═════ Texto do documento ═════

O próprio público dos k-dramas no Brasil parece estar se diversificando por meio desse acesso, ganhando força até numa demografia masculina e de idade mais avançada. “Ainda existe preconceito e racismo com esses conteúdos”, pontua a pesquisadora. “Quando comecei a consumir e pesquisar k-drama e k-pop, muitas pesssoas próximas riram de mim, acharam um absurdo eu gostar disso. Hoje alguns são grandes fãs.”
Divulgação / Netflix
Soft power
Uma bela jovem prometida em casamento a um pescador conhece um homem que se apaixona por ela à primeira vista. Mais tarde, ao lado de outros três amigos, ele reencontra Fatmagul no meio de uma estrada. Seus amigos então violentam a jovem, sem que o rapaz tenha coragem de fazer nada para impedi-los. A partir daí, “Fatmagul” (2010-2012), uma das primeiras e mais bem-sucedidas novelas turcas no Brasil, se torna um torvelinho de paixões e vinganças.

═════ Trechos dos registros ═════

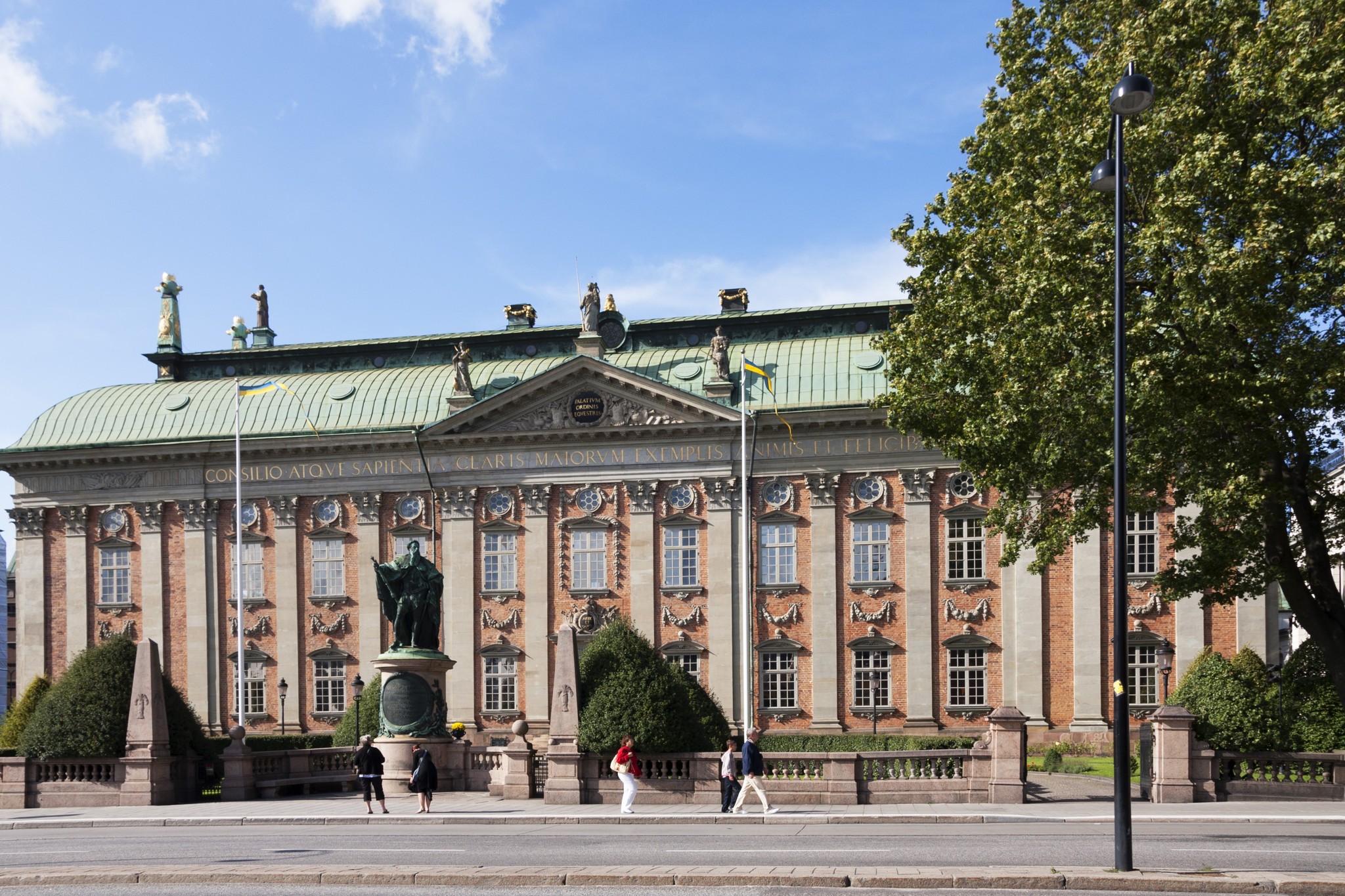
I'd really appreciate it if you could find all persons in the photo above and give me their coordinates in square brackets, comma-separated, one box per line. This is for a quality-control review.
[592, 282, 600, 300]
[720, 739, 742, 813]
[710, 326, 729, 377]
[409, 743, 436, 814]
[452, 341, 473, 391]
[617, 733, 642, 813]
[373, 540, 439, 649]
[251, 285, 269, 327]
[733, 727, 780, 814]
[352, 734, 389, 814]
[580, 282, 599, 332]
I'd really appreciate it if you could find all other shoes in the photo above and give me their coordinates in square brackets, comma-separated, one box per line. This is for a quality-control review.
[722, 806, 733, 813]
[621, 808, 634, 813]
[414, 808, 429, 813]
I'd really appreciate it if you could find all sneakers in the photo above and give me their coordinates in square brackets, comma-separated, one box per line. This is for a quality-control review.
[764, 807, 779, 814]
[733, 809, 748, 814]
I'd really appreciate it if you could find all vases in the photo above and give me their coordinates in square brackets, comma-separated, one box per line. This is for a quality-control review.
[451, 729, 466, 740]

═════

Ordem de serviço 1:
No texto sobre k-dramas e novelas turcas, o que a pesquisadora diz sobre algumas das pessoas próximas que riram dela?
Ordem de serviço 2:
Escreva a continuação do texto sobre k-dramas e novelas turcas, começando logo depois da última frase.

Resposta escrita 1:
Hoje alguns são grandes fãs.

Resposta escrita 2:
A produção é um exemplo das características mais clássicas e do forte melodrama que marcam as novelas dessa nacionalidade, de acordo com a pesquisadora Clarice Greco. Exibida originalmente na Band entre 2015 e 2016, “Fatmagul” tem um ponto de partida mais violento e controverso do que estamos acostumados, mas sua trama de fortes dilemas morais garantiu na época um público fiel e considerável. No ar no canal Viva, a produção também já passou a constar no catálogo da Globoplay.
Divulgação / Globoplay
“A novela turca tem dilemas morais muito clássicos e personagens maniqueístas: a mocinha e o vilão, o bem contra o mal”, explica Greco. O sucesso da novela, segundo a especialista, ajudou a gerar a segmentação de um público voltado a tramas mais conservadoras e tradicionais, mais ou menos na mesma época do estrondo causado por “Os Dez Mandamentos” (2015-2016) na Record.
A Globoplay hoje é um streaming nacional, mas a tendência é que acabe se tornando internacional também
Na visão da pesquisadora, ainda que dependa da adesão do público, o sucesso das tramas turcas não aconteceu por acaso. Introduzidas na América Latina numa importação negociada primeiro no Chile e só mais tarde por aqui, elas fazem parte de uma estratégia de “soft power” semelhante à da Coreia do Sul, na busca por uma influência política através da cultura e do entretenimento. Não à toa, os dramas da TV turca também aportaram na Ásia, Europa e América do Norte. “Não foram só pessoas postando cenas e viralizando. Existem instituições de telecomunicações interessadas em espalhar essa cultura”, resume Greco.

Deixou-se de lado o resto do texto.